Basketball, Sports

Nia Irving reflects on 1,000 point milestone and her career

Nia Irving, shown in a February 2019 game against Lehigh University, has been a consistent three-year starter and is averaging 11.4 points and 6.9 rebounds per game since her sophomore season. CHLOE GRINBERG/ DFP FILE

Standing at the free throw line in Christl Arena with a little more than three minutes left in the third quarter against the Army Black Knights on Jan. 12, Nia Irving raised her arms up and sank her free throw before running back down the court to play defense like she had made any ordinary shot.

Except this shot was special.

The Boston University women’s basketball team’s senior forward and captain had just become the 23rd player in program history to reach the 1,000 point mark for the Terriers.

Irving said she didn’t even realize that she reached the milestone until after the game.
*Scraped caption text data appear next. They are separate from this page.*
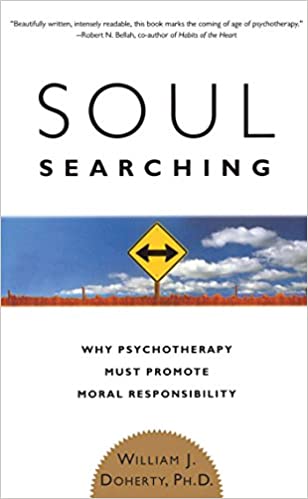 Soul Searching:  Why Psychotherapy Must Promote Moral Responsibility - Epub + Converted pdf
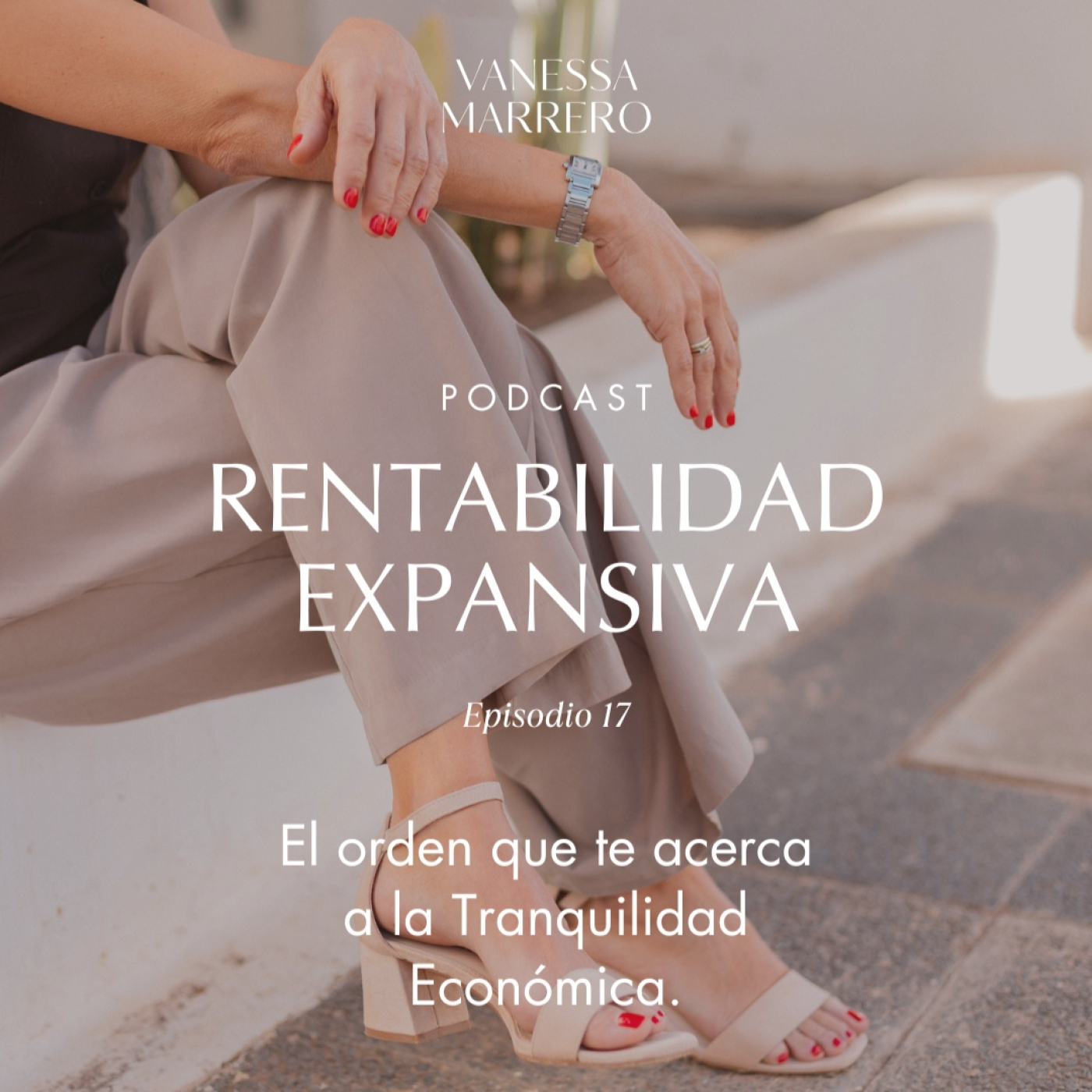 EP.17: El orden que te acerca a la Tranquilidad Económica.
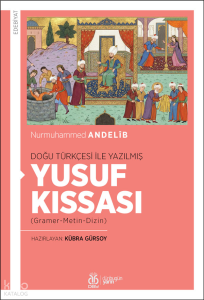 Yusuf Kıssası;Doğu Türkçesi ile Yazılmış
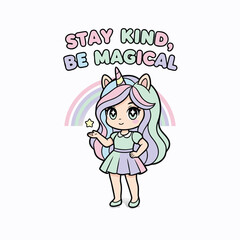 Stay Kind, Be Magical” (Cute Unicorn Girl Style)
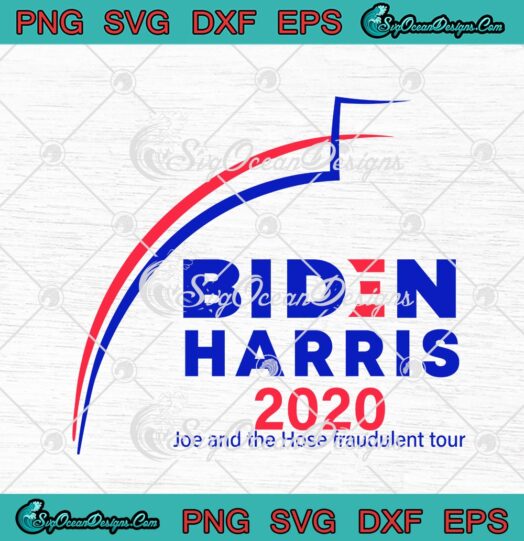 Biden Harris 2020 Joe And The Hose Fraudulent Tour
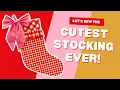 The Cutest Christmas Stocking Ever - With FREE Pattern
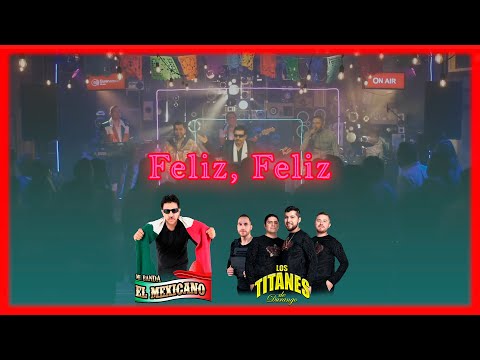 Mi Banda El Mexicano X Titanes De Durango - Feliz Feliz "Video En Vivo"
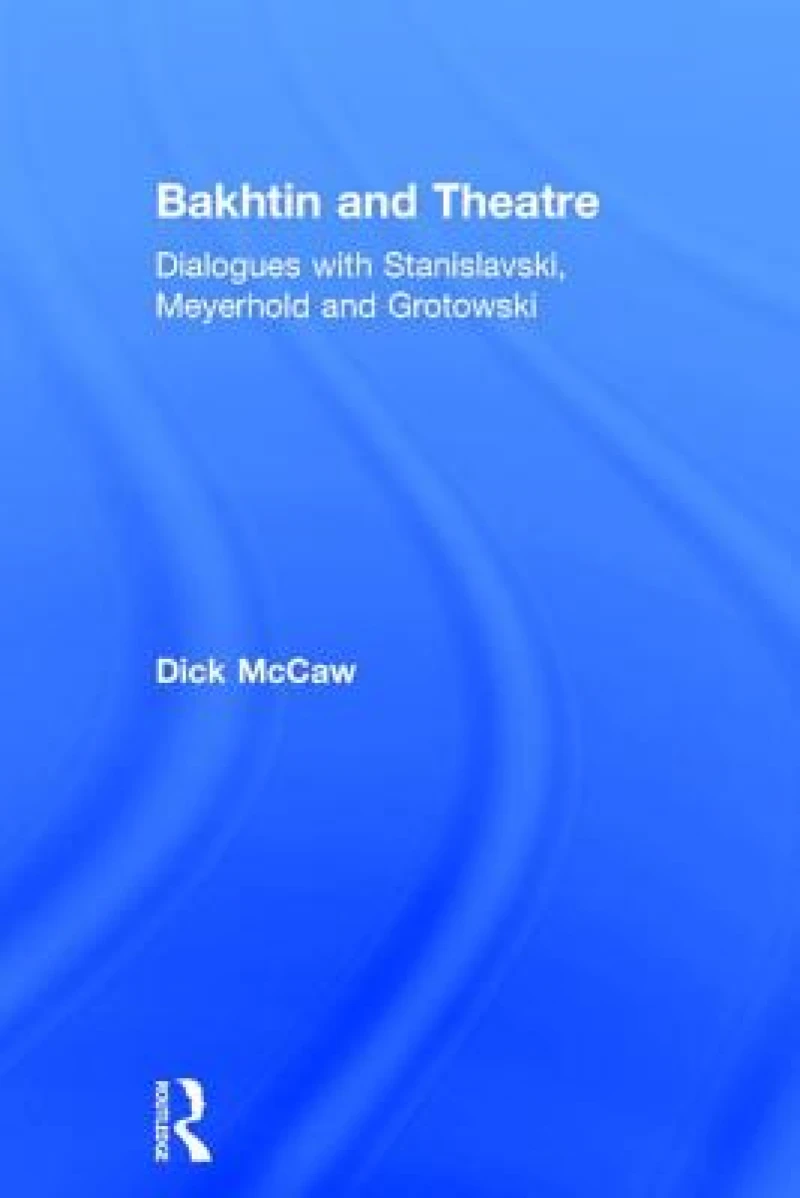 Bakhtin and Theatre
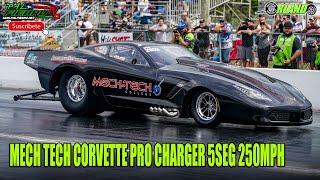Mech Tech Corvette Isaias Rojas Pro Charger 5.67 @253mph WSCC Challenge OSW | PalfiebruTV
“It was after a foul shot, so I wasn’t really thinking too much at the moment, especially since we really didn’t have a break in the play,” Irving said. “I had a lot of family and friends there who traveled all the way to [New York] just to see it, so that was really cool.”

The Fairfield, Maine native has established herself as one of the focal points of the BU offense for the better part of three years now. Over this three-year span, she has averaged 11.4 points and 6.9 rebounds per game since her sophomore campaign.

Despite the impressive numbers that Irving has put up through her career, she has battled through adversity to get to the 1,000 point plateau.

Irving said she’s faced many challenges over her career, but injuries stick out the most to her.

“I’ve had my fair share of injuries over my four years,” Irving said. “Right now, I’ve been playing on a knee injury all this season and half of last year.” 

Irving’s offense comes from a strong inside presence where she is able to use her 6-foot-1-inch frame to battle for easy layups inside. Irving leads all regular starters in field goal percent with a .44 percent clip from the field this season.

Irving has only attempted 14 3-pointers in her career and said she lets the offense flow to her, rather than forcing passes or shots.

“I mostly just try to work down low a lot, whether I’m posting up in the box as a five or I’m at the top of the key or the foul line as a four,” Irving said. “I just try to let the game come to me and not try to force as many things to happen.”

Irving’s presence is not felt just on the hardwood either. BU Head Coach Marisa Moseley is in her second year of coaching the Terriers and had to figure out how to implement her program. Moseley claimed Irving helped her ease into her first year of coaching an established group of players by creating an engaged atmosphere at practice.

“I think she led by example, the way she came to practice everyday, worked hard, was positive at practice,” Moseley said. “I think that definitely helped to set the tone and really reinforce the type of environment that I wanted to have at practice everyday.”

Even though Moseley has only worked with the senior for a year and a half at this point, she has seen significant growth in Irving. Moseley emphasized Irving’s presence in the locker room as a point of growth in the player.

“I think she had recognized with her and Vanessa [Edgehill] being our two seniors, that she needed to have a little bit more of a voice,” Moseley said. “[She had to] make sure whether it was on the court or off the court that her presence was felt.

Irving’s influence in both the clubhouse and on the court has helped turn around a floundering women’s basketball program at BU.

The Terriers went 13-17 her freshman year before falling further down the standings in the 2017-18 season, when BU went 10-19 — 5-13 in the Patriot League — before getting bounced in the first round of the playoffs.

As Irving developed further her junior year, and along with the university’s hire of Moseley, BU went 15-14, its first winning season since the 2012-13 season.

Irving said the arrival of a new coach was a challenge at first, but the team believed in Moseley’s plan.

“We really bought into the coaching staff,” Irving said. “It was challenging learning [Moseley’s] style of play, but she made it easy because she’s a really good teacher.”

As BU’s season is reaching its climax, the Terriers sit tied for fourth in the Patriot League and have a chance to host its second-ever Patriot League home quarterfinal game.

Irving said her senior season goal was simple.

“Most definitely, win the Patriot League championship,” Irving said. “That’s all we talk about all the time.”